I’m an Escort in an Open Marriage. Here’s What It’s Taught Me About Relationships.

When people picture an escort, they often imagine a single woman navigating the industry alone. The stigma around sex work can make relationships seem incompatible with the job—many partners simply can’t handle the idea of their loved one entertaining clients professionally. Yet here I am: a married woman who looks forward to coming home after a session, where my husband pours me a glass of Sancerre while I count my earnings.

We met online, like so many busy professionals do. I began escorting just a few months into our relationship. There are certainly pros and cons to being partnered with a sex worker, but they aren’t the dramatic ones most people assume.

I’m fully out about my work to everyone in our circle. My husband is a fintech executive in an industry that tends to be progressive, so my career isn’t a source of tension. In fact, some young software engineers find it “cool” that he’s married to a high-end escort. That said, broader societal judgment still lingers. In most social situations, we either downplay my job or steer conversations elsewhere—it makes people uncomfortable, or they bombard us with questions that take over the evening, which neither of us enjoys.

Before escorting, I spent a decade on Wall Street. Transitioning my corporate skills to the world’s oldest profession felt like a natural pivot. With the mindset (and interests) of a stereotypical investment banker, combined with an attractive appearance, I had strong marketing material for high-end work. I speak four languages—Chinese, English, Spanish, and Arabic—I’ve traveled to over 60 countries, collect scotch, enjoy racing sports cars, and was once a competitive MMA fighter. It’s the kind of profile that appeals to a certain clientele.

When I told my husband I was leaving finance to become an escort, his response was pragmatic: “Oh, I think you’ll be very successful at that. Do you need help with your website?” We’re both highly rational people with low sexual jealousy, which helps immensely.

My old job demanded 70-hour weeks, constant stress, and being tethered to a BlackBerry. Now I work perhaps 20 hours a week—if that—for comparable income, far less stress, and genuinely wonderful clients. My husband supports this because he loves me and wants me fulfilled in my career. Some of my colleagues have had to quit sex work when entering relationships with partners who couldn’t cope. For us, my job is just a job, no different from any other—he’s simply glad I’m happy.

A key reason our marriage thrives is that it’s non-monogamous. We’ve been open from the start; monogamy never crossed our minds as the default.

Many escorts maintain monogamous relationships, but that’s not my path. Through my work, I’ve gained profound insights into relationships, and one of the clearest is this: cheating is incredibly common, but divorce isn’t inevitable.

It’s nearly impossible for one person to fulfill every need—sexual, emotional, intellectual—for their partner forever. The person you build a family with may not share all your desires or interests. Clients often seek experiences their spouses can’t or won’t provide, not because they want to end their marriages, but because they want to preserve them. In a way, sex workers help fill gaps that keep relationships intact.
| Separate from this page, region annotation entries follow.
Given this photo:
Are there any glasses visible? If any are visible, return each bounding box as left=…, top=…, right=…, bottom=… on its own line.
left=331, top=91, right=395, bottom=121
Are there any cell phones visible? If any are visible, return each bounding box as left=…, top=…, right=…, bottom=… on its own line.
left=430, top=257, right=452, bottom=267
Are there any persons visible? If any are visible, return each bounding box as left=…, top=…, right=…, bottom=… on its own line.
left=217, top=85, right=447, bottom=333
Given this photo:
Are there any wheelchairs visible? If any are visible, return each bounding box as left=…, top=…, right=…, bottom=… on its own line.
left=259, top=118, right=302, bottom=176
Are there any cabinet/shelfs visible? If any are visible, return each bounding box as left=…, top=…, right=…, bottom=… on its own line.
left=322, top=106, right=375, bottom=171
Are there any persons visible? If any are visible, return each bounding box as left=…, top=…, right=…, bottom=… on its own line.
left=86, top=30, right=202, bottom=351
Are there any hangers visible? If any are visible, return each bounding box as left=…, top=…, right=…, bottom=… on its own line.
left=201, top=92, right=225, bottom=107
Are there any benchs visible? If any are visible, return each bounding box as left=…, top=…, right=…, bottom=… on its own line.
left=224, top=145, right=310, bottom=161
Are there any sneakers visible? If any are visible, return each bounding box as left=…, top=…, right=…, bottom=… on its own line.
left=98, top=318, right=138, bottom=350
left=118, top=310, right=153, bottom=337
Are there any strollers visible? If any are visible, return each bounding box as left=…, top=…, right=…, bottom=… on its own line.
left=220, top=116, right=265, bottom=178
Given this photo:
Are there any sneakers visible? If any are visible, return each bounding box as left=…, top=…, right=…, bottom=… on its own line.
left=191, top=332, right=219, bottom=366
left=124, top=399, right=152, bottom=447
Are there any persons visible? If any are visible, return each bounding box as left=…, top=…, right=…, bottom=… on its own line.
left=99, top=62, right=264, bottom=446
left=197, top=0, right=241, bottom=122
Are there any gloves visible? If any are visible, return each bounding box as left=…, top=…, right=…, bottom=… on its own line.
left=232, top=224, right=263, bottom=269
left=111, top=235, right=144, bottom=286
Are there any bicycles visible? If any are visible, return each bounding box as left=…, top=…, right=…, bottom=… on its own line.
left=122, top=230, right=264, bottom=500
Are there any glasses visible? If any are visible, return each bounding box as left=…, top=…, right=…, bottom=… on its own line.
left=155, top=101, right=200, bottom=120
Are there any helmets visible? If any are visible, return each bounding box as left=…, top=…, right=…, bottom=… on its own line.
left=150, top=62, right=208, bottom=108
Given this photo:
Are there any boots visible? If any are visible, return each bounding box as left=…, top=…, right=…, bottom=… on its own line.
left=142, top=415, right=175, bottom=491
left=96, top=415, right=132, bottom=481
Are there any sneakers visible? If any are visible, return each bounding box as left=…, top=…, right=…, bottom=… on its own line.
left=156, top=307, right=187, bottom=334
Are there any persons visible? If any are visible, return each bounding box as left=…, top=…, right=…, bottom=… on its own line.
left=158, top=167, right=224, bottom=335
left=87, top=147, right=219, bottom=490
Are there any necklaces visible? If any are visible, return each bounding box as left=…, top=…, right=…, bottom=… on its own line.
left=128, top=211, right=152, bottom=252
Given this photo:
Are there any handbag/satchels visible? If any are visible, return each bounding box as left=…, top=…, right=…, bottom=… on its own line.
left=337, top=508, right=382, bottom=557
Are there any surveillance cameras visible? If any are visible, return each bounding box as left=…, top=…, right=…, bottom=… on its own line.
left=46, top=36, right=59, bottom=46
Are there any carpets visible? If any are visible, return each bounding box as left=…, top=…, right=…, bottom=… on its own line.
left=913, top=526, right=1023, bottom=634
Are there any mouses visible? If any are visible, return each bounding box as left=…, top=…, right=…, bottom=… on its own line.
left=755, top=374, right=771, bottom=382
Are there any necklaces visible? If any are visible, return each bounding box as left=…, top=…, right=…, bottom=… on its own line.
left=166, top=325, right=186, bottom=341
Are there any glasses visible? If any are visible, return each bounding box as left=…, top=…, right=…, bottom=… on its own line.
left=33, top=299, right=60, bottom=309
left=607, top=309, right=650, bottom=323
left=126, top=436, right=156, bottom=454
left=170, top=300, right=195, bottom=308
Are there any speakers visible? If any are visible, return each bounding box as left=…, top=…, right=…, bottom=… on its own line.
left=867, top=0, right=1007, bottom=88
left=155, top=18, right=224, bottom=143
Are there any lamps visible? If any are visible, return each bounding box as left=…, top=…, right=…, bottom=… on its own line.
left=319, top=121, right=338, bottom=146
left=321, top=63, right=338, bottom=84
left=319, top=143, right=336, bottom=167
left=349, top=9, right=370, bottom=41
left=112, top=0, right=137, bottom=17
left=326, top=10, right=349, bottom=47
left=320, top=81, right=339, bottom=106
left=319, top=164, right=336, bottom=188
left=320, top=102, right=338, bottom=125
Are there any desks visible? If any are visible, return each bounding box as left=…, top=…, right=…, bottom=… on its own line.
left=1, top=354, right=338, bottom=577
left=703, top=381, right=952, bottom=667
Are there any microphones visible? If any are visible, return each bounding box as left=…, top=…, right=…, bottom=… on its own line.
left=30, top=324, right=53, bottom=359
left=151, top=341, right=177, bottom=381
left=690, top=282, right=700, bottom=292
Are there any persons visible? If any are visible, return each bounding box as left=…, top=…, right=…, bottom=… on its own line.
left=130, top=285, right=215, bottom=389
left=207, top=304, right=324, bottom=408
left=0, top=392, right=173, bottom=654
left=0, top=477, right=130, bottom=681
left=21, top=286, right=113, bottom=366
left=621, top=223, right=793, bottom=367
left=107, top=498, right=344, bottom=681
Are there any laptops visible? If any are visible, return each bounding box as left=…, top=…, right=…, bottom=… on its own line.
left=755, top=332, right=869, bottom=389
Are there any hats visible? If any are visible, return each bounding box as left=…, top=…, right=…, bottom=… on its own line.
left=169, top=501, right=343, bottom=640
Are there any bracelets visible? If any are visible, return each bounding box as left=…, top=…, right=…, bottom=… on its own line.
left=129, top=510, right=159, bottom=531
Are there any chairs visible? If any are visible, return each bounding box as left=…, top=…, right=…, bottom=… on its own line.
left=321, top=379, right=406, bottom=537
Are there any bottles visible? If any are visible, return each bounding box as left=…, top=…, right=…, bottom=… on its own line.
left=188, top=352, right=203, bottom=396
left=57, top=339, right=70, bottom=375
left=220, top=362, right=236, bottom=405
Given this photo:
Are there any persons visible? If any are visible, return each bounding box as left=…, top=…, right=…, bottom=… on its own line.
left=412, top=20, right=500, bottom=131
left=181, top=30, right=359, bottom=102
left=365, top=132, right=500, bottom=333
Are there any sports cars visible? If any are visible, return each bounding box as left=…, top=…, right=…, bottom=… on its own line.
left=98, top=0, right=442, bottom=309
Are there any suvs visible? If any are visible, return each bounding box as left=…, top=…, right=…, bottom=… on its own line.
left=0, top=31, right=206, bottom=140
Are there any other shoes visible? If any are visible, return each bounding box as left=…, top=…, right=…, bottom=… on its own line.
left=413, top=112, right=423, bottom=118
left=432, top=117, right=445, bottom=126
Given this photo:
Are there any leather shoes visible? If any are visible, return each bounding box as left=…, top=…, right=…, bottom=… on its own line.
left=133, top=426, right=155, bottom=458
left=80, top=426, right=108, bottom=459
In my personal life, I have a girlfriend I met at a photoshoot a couple of years ago—she’s also a sex worker. While my husband and I prioritize our primary relationship but see others, she’s polyamorous with multiple equal-priority partners.

My husband craves variety, much like many of my clients, while I’ve mostly limited my non-work encounters to him and my girlfriend in recent years. He pursues casual dates; I spend time with her. We’ve even hired sex workers together to avoid the awkward “unicorn hunting” dynamic some couples face on apps.

Our one guiding principle: work comes first, then each other, then everyone else. We both genuinely love our careers more than anything—including each other. That said, openness doesn’t mean zero expectations. When he once stepped away during a vacation in Argentina for a long conversation with another woman, he ended up on the couch that night. Jealousy exists, but it’s not always sexual—sometimes it’s about time and attention.

People often assume non-monogamy breeds endless jealousy, but it’s more nuanced. My husband and I get more envious of each other’s professional skills than of romantic or sexual connections. He jokes that he’d love to get paid for sex like I do, but he’d never match his tech-executive salary that way. I get jealous when he effortlessly debugs my code after I’ve spent ages on a syntax error.

Monogamous people sometimes view non-monogamous couples as less committed. In reality, my husband and I feel deeply committed and in love. Because we have options, choosing each other feels deliberate—daily, even hourly. Commitment for us isn’t about excluding others; it’s about growing together while knowing what else exists.

Many monogamous couples compromise on desires when they marry, prioritizing exclusivity over fulfillment. That’s a valid choice for them. But my marriage—and the hundreds of clients I’ve met—have shown me that commitment doesn’t require monogamy.

As an escort in an open marriage, I interact with diverse people regularly, yet I still choose my husband every day. We intentionally build our life together, aware of alternatives. Our arrangement may seem unconventional, but it suits us perfectly. We’ve always been independent thinkers who make our own rules—both in our careers and in love. I wouldn’t have it any other way.